Don’t misunderstand. I’m not addressing the policy question of whether sexual orientation or gender identity should be a factor in employment. That’s a separate (although related) question. The point I’m raising is about the method by which the court ruled. As Justice Samuel Alito wrote in the dissenting opinion,

Many will applaud today’s decision because they agree on policy grounds with the Court’s updating of Title VII. But the question in these cases is not whether discrimination because of sexual orientation or gender identity should be outlawed.
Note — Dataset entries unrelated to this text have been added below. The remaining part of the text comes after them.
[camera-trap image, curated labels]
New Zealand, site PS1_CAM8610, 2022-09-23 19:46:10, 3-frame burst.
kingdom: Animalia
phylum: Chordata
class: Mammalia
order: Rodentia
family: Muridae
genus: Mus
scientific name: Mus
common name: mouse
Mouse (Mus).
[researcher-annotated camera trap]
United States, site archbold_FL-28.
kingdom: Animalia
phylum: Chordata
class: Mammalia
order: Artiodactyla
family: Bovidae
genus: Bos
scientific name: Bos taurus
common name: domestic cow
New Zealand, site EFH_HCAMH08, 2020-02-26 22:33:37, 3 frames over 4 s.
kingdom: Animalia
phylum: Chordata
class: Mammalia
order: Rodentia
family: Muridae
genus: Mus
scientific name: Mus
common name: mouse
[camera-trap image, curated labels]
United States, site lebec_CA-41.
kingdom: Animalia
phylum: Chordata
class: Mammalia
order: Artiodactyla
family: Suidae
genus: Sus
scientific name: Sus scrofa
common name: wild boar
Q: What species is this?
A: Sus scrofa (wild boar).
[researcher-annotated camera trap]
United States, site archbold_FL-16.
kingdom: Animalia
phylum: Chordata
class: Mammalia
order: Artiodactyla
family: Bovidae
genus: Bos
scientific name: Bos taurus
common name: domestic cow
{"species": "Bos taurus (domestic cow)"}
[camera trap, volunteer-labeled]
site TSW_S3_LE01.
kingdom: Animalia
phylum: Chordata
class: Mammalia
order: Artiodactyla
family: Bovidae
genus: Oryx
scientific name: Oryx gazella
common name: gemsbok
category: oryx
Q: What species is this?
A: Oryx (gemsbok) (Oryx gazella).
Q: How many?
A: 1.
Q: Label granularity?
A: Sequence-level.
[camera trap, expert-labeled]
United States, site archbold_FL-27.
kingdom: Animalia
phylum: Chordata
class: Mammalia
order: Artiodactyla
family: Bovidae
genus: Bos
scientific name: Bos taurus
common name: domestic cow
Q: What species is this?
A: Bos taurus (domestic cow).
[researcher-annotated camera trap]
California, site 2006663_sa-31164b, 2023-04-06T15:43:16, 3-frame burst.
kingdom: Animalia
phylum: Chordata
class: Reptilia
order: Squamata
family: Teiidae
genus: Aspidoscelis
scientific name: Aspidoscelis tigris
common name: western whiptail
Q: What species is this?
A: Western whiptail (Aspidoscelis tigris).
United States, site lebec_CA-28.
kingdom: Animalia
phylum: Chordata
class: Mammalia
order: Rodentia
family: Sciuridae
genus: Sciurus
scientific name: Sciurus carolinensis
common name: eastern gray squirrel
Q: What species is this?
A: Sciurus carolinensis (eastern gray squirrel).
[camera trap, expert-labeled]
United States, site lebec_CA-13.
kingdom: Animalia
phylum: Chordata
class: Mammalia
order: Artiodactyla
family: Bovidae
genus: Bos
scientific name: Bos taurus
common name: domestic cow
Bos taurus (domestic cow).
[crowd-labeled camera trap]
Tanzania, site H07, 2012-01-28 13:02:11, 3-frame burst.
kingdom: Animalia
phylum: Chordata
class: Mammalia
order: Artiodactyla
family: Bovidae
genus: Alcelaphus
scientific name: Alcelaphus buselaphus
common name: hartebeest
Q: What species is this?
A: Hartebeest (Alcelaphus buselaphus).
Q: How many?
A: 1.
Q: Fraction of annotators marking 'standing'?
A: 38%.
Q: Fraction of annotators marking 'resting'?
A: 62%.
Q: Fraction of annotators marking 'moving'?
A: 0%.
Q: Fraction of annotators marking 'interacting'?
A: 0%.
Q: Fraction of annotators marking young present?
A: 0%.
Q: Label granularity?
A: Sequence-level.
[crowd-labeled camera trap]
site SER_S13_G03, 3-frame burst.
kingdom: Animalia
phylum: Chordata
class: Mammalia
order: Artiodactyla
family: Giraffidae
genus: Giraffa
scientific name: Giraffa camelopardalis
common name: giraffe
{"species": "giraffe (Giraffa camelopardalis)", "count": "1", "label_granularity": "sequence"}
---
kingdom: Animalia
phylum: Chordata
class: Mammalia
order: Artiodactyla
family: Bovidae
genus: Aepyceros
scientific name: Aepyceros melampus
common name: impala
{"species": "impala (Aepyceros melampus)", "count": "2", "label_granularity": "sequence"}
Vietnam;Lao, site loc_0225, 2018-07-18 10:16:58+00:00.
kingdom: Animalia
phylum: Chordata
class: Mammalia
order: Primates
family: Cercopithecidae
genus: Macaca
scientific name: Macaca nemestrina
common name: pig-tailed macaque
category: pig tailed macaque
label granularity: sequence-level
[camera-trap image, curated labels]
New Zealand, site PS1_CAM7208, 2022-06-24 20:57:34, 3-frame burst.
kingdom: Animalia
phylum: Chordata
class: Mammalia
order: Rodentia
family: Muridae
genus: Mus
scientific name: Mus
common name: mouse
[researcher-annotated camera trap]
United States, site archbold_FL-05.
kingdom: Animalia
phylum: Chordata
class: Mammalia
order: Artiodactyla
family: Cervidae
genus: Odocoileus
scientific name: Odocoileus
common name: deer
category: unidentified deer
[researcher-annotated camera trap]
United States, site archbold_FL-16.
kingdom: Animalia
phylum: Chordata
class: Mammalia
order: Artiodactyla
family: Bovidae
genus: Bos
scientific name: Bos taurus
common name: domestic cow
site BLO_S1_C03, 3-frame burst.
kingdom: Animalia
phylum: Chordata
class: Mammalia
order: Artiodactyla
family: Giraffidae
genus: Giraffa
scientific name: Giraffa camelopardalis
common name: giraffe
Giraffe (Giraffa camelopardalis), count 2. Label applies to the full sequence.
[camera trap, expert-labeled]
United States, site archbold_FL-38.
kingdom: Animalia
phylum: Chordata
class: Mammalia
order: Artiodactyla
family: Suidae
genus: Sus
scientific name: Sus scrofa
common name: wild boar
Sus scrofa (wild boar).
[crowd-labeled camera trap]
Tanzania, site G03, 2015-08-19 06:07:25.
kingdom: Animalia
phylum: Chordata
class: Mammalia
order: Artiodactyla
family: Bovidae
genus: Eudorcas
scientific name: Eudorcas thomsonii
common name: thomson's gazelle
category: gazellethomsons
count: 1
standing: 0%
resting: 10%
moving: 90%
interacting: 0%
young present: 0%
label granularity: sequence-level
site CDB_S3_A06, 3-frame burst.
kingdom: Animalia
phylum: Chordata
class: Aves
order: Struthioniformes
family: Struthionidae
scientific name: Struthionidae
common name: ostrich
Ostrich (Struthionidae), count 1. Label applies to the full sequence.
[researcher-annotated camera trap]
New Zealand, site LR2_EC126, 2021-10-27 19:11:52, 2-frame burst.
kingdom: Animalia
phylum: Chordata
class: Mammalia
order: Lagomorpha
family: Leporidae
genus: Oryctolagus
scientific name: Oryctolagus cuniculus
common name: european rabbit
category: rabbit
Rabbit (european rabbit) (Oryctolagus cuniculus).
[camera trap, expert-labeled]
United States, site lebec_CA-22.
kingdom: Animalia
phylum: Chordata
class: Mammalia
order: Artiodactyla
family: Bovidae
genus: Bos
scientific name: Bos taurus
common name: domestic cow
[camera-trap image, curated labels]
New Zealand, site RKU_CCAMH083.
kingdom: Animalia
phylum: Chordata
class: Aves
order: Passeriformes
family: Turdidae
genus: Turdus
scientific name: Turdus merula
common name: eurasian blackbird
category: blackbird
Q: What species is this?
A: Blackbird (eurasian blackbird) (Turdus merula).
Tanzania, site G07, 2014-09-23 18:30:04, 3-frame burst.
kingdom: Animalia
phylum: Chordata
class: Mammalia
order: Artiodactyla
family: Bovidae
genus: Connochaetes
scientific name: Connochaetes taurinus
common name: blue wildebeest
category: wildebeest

The question is whether Congress did that in 1964. It indisputably did not. [Emphasis in original.]

Why did the Supreme Court rule to invest the word “sex” with a meaning foreign to the authors of Title VII? Their proper role is to interpret existing law, not create new law.

By redefining sex in Title VII, the Supreme Court in effect enacted new legislation, a prerogative of Congress and not the judicial branch. If a new law is needed, follow the Constitution’s directive by passing a new bill by majority vote in the House and Senate and get the President to sign it. Instead, the court circumvented the legislative process through interpretive gymnastics.

The words of a law should be interpreted by what they meant at the time they were written. In this case, that requires discovering what the drafters (authors) of the 1964 Civil Rights Act meant when they referred to sex. Gorsuch knows this basic principle of hermeneutics. For whatever reason, he failed to follow his own advice and shifted the meaning of sex with the “latest judicial whim.”